Here’s an example of someone using just enough geeky language:
Through switch-side policy debate I not only discuss a multitude of competing ideas, but also argue from both sides of widely disputed issues. By equipping me with Protagoras’ antilogic and Dissoi Logoi, switch-side policy debate has provided me with a forum to cultivate a diversity of intellectual perspectives that has informed my own intellectual growth.
And here’s an example of someone on the flip side using too much geeky language:
The first project that I was involved with investigated the extraintestinal manifestations of IBD. Patients who suffer from IBD often have diseases called extraintestinal manifestations that also affect multiple other organ systems and can be just as, if not more debilitating than the intestinal inflammation itself. My contribution involved examining data in Dr. Shih’s clinical database, which led me to discover that the skin is one of the most commonly affected organ systems in patients who suffer from IBD.

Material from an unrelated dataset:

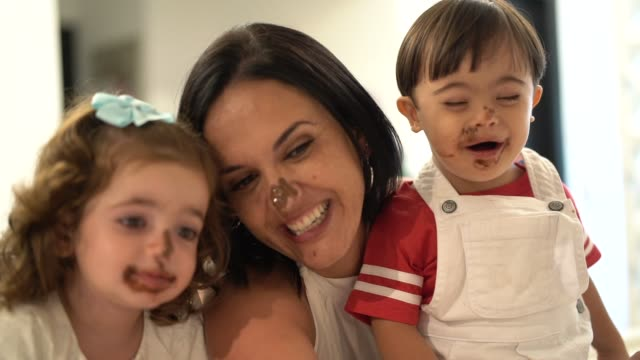 family with twin sibling (down syndrome boy and girl) taking a selfie after eating chocolate - pulling funny faces stock videos & royalty-free footage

Did you stop reading that last example after the first sentence? Yeah, me too. If you’re not sure if you’ve used too much geeky language, ask someone who is somewhat familiar with the topic to read your essay. Do they understand it? Yes? Great.
If you’ve over-geeked, add a clarifying sentence in ‘plain English’ to the end of the paragraph. Like this:
I’m the math geek who marvels at the fundamental theorems of Calculus, or who sees
beauty in A=(s(s-a)(s-b)(s-c))^(1/2). Again, it’s in the details: one bracket off or one
digit missing and the whole equation collapses. And details are more than details,
they can mean the difference between negative and positive infinity, an impossible
range of solutions.
Even someone who doesn’t speak math can appreciate the comment that beauty lies in details.
3) Show and tell.
Every English teacher you’ve ever had has probably told you to “show, don’t tell.” And while that’s great advice, I’d argue that, in personal statements, you want to show and tell. Essentially, you paint a beautiful, color-saturated picture for the admissions counselor … and then you share insightful thoughts about said picture.
When you’re writing your personal statement, put yourself in the role of both painter and art critic. A painter is in charge of creating the images; a critic is in charge of saying smart stuff about the images (by answering “so what?”). In your personal statement, do both. Here’s one of my favorite examples of someone who struck this balance really well:
Many nights you’ll find me in the garage replacing standard chrome trim with an elegant piano black finish or changing the threads on the stitching of the seats to add a personal touch, as I believe a few small changes can transform a generic product into a personalized work of art.
The “show” demonstrates you’re a talented writer. The “tell” demonstrates you’re a critical thinker.
When you’re writing, make sure you put your ‘show’ before your ‘tell.’ Here’s why: The images you describe create an interesting puzzle in the reader’s mind: What do these images mean? What will they add up to? You engage the reader’s imagination; you grab their attention.
Once you deliver your interpretation (aka the “so what?”), the specificity of your articulation will be more surprising because it will be something the reader won’t have thought of (cough make sure it’s something the reader won’t have thought of cough).
Choose images and examples that you can provide insight on. If the image > insight connection is too obvious, simply choose a different image! You’re the painter, you can do that. Aim to include 3-5 insights in your essay. More insights = more smart.